The Arthashastra mentions in detail about the technique of mining and metallurgy. There are descriptions of the characteristics of ores and meth­ods of smelting and purification of ores. The metals mentioned are gold, silver, copper, lead, tin, iron and an unidentified metal called vaikrintaka.

Jewellery-making was also a developed craft. Kautilya talks of muktika or pearls, mani or jewels, vajra or diamonds, and pravala or corals, Indian as well as foreign. He mentions the qualities of good and bad pearls, colours and qualities of various types of ruby, beryl, sapphire, crystal, diamond and coral.

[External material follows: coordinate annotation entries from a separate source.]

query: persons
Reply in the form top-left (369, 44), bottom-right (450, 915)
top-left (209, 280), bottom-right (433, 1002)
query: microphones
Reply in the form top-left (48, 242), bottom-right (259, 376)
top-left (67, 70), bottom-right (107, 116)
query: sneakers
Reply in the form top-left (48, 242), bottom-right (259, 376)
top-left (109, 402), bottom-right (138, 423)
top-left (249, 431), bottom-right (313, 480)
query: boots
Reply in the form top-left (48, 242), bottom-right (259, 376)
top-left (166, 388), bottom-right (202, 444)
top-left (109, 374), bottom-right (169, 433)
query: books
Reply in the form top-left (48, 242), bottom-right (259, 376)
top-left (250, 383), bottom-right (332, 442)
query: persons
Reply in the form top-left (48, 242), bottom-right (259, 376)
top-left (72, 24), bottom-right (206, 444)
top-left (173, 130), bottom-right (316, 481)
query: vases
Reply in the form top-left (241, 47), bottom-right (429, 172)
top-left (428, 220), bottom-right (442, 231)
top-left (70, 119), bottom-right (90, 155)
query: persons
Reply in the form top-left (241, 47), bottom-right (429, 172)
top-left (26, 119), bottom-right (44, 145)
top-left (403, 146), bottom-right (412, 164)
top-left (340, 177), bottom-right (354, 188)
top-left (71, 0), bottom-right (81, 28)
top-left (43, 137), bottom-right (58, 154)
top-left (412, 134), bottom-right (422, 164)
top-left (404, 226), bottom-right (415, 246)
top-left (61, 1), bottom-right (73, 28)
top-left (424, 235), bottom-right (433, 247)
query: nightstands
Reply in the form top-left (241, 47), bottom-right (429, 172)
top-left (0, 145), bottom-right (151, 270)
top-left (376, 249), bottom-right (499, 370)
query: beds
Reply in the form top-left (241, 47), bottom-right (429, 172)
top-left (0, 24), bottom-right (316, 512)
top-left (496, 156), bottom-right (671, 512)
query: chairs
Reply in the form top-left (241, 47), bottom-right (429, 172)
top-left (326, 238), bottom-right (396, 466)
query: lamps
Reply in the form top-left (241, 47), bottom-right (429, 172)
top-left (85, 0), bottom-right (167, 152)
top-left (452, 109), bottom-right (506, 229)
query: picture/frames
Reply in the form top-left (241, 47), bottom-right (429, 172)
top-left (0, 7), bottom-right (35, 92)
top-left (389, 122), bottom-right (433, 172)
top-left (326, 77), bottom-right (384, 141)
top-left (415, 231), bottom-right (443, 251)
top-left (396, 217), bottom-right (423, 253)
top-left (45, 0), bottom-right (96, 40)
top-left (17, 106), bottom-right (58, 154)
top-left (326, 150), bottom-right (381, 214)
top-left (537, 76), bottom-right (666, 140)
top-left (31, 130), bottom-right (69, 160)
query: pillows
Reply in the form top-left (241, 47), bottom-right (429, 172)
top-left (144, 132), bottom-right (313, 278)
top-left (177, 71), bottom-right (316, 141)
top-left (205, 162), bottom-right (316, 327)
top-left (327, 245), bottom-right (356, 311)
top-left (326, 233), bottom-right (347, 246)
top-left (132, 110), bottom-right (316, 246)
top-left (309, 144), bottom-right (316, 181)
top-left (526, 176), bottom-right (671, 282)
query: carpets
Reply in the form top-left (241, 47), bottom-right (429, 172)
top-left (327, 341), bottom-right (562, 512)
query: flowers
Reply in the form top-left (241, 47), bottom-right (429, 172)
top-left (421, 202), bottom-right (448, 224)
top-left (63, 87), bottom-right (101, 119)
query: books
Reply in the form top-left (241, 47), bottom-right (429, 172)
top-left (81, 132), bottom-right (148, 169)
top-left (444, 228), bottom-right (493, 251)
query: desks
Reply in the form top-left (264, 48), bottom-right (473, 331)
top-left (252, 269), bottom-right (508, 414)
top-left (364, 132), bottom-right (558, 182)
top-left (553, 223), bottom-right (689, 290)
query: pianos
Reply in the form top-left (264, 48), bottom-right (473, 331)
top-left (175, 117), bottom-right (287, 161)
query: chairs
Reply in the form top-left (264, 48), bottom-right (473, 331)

Five varieties of yashti or pearl necklaces are de­scribed which are again subdivided into other classes. Some varieties are said to be worn as ornaments for the arms, feet, head and waist.

Other industries mentioned in the literary works include manufacture of dyes, gums, drugs, perfumes, and pottery.

Weapons for the battlefield were also manufac­tured on a large scale. The Arthashastra mentions bows, bow-strings, arrows and arrowheads made of different materials, such as, palmyra, bamboo, bone, and horn.

There were different types of swords with handles made of the horn of the rhinoceros or buffalo and of wood, ivory or the root of the bamboo. Other weapons included axes, discusses, kshura-kalpah or sharp-edged razor-like weapons.


The armour was of iron, skins or other material. Yantrani or machines of different types were also manufac­tured. These war machines included the hasti-varaka, a movable machine for attacking elephants.